_Required tasks:_
(1) Reproduce the stretch of the message thread about a difficult mother from "in high school" through "another church.", keeping every word the same.
(2) Decide whether each statement below agrees with the message thread about a difficult mother, answering yes or no and quoting the words from the thread that settle it. (a) The mother teaches Sunday school at the church she joined. (b) The friend at the table lost her mother at age 25. (c) After a visit to another church, the mother was found waiting in the driveway.

_Document passage:_
------------------------------

That's really weird. My mom used to adopt my interests too, but luckily I

live far enough that she can't follow me around. She also would rag on me at

church to her friends and say terrible things. Another weird thing is that

in high school when I stopped being friends with this girl because she got

into drugs, my mom started a friendship with her! My mom would invite her

over when I came home from college for a weekend. WTF

I wish I had something helpful to say- I think it is good that you went to

another church.

>

> My NADA is focusing all her attention on me because she is going

> through a divorce. I am hoping that she will start dating someone

> and forget I exist. I have set up boundaries and am limitng how much

> I see her. Meanwhile, she has joined my church (not just

> joined--she is teaching Sunday school and joined the lay ministers

> program). She bad mouths me to all my friends at church because I am

> not giving her the attention she wants. She goes out with the

> groups of ladies I used to go out with. It's church--it's not like I

> can ask her not to come. The last time I went when she was there, a

> friend commented how lucky my mom and I were to get to know each

> other as adults because her mother had died when she was 21. My

> mother looked right at this woman and said, " Well, yeah, the grass

> isn't always greener. " The whole table was quiet. We have

> actually visiting a new church (even though I was married in and our

> daughter was baptized in the first one). When we came home from the

> church we were visiting, my mom was waiting in our driveway and tried

> to find out where we had been, but I avoid any direct answers. I

> wish I knew something better to do than run and hide but so far it's

> the only thing that has given me any peace.

>

> Bunny

>

>

> > >

> > > Hello Everyone,

> > > We've had some excellent discussions about hair pulling and weird

> > gifts and

> > > I guess I'm ready to talk about a deeper level of hurt. My mother

> > would talk

> > > to her friends, my relatives, my teachers and my church leaders

> > about how

> > > horrible I was and how I hurt her. I don't see how they could

> have

> > believed

> > > her because my mom wasn't a good actress, didn't have a polished

> > image and

> > > really just seemed like a big fat phony. In the books they refer

> to

> > this as

> > > BPD character assasination. A huge part of my decision to go NC

> > with my

> > > mother was the fact that she told such horrible lies about me.

------------------------------

_Given information:_
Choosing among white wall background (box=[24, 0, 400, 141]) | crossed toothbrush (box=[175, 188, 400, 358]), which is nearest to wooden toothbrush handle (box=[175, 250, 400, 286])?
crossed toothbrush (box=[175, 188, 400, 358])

------------------------------

_Outputs:_
(1)
in high school when I stopped being friends with this girl because she got

into drugs, my mom started a friendship with her! My mom would invite her

over when I came home from college for a weekend. WTF

I wish I had something helpful to say- I think it is good that you went to

another church.

(2)
(a) Yes: "she is teaching Sunday school and joined the lay ministers"
(b) No: "her mother had died when she was 21"
(c) Yes: "my mom was waiting in our driveway"